11 september: Een dag die de wereld voorgoed veranderde




Op 11 september 2001, een heldere dinsdagochtend, werden de Verenigde Staten getroffen door een reeks terroristische aanslagen die de wereld voorgoed zouden veranderen. De aanvallen, uitgevoerd door het terroristische netwerk Al-Qaeda, richtten zich op iconische gebouwen in New York City en Washington D.C.
De ergste aanslag vond plaats in New York City, waar twee gekaapte vliegtuigen de Twin Towers van het World Trade Center binnenvlogen. De inslag en de daaropvolgende brand veroorzaakten het instorten van beide torens, waarbij bijna 3.000 mensen omkwamen.
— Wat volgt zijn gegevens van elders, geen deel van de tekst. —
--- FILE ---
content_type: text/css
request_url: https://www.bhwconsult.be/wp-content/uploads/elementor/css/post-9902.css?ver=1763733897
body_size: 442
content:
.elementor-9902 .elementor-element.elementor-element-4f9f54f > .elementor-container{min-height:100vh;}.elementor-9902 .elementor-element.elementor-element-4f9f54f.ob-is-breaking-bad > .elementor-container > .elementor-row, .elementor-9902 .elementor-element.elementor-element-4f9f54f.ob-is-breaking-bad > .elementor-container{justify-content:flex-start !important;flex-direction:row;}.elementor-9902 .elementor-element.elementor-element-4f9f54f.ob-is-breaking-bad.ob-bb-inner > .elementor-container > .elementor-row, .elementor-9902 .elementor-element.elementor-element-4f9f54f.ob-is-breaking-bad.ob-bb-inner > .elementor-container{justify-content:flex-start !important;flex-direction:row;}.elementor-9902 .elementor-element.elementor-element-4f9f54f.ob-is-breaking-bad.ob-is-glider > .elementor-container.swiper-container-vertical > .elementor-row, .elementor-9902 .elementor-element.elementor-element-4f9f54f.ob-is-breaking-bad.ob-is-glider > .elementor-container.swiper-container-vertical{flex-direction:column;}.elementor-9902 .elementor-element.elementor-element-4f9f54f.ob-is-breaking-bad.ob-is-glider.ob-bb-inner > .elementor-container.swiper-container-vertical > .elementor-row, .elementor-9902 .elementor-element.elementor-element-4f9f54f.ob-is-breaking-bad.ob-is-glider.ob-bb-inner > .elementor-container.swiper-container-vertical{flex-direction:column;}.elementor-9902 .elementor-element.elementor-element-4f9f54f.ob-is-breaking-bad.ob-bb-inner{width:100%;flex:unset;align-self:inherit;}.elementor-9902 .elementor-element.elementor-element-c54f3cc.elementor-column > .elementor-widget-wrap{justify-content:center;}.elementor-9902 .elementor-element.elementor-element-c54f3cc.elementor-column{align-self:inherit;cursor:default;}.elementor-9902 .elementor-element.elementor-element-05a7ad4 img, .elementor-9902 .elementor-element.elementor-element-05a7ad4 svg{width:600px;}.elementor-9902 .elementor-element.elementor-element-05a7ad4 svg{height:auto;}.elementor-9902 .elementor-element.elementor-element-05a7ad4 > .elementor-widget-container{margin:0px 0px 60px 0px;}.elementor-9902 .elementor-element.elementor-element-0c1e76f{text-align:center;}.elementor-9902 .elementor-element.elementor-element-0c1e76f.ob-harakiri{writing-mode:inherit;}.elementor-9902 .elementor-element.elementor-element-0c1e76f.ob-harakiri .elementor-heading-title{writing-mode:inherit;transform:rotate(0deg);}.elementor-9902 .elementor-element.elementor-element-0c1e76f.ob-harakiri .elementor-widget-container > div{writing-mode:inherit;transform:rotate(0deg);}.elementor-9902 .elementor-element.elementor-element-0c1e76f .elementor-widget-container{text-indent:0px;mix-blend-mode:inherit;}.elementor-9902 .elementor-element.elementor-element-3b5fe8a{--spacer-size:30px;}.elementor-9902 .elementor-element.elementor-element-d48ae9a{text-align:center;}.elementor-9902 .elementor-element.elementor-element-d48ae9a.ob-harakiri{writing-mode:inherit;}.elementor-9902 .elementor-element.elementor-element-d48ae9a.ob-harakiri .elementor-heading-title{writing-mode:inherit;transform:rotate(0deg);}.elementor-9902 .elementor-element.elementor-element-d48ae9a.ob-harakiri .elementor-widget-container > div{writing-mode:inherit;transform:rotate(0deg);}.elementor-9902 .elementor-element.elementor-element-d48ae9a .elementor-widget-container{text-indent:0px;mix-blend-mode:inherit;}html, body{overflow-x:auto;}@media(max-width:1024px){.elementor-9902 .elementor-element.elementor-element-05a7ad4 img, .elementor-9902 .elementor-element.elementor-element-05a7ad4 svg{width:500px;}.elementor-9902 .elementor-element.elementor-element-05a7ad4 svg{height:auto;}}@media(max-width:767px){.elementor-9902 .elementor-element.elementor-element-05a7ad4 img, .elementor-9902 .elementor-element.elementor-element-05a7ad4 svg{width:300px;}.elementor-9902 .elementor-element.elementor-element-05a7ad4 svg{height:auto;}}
Een derde gekaapt vliegtuig vloog in het Pentagon, het Amerikaanse ministerie van Defensie in Washington D.C., waarbij 184 mensen omkwamen. Een vierde vliegtuig, met als doel het Witte Huis of het Capitool, stortte neer in een veld in Shanksville, Pennsylvania, toen passagiers en bemanningsleden de controle over het vliegtuig overnamen.
De aanslagen van 11 september hadden een enorme impact op de Verenigde Staten en de wereld. Ze leidden tot de oorlog tegen terrorisme en de invasies van Afghanistan en Irak. Ze veranderden ook de manier waarop we reizen, met strengere veiligheidsmaatregelen op luchthavens en andere transportknooppunten.
In de nasleep van de aanslagen was er een gevoel van eenheid en patriottisme in de Verenigde Staten. Mensen kwamen samen om te rouwen om de slachtoffers en om hulp te bieden aan degenen die getroffen waren door de tragedie.
21 jaar later herinneren we ons de slachtoffers van de aanslagen van 11 september en eren we hun nalatenschap. We blijven ook waakzaam tegen terrorisme en zijn vastbesloten om zo'n tragedie nooit meer te laten gebeuren.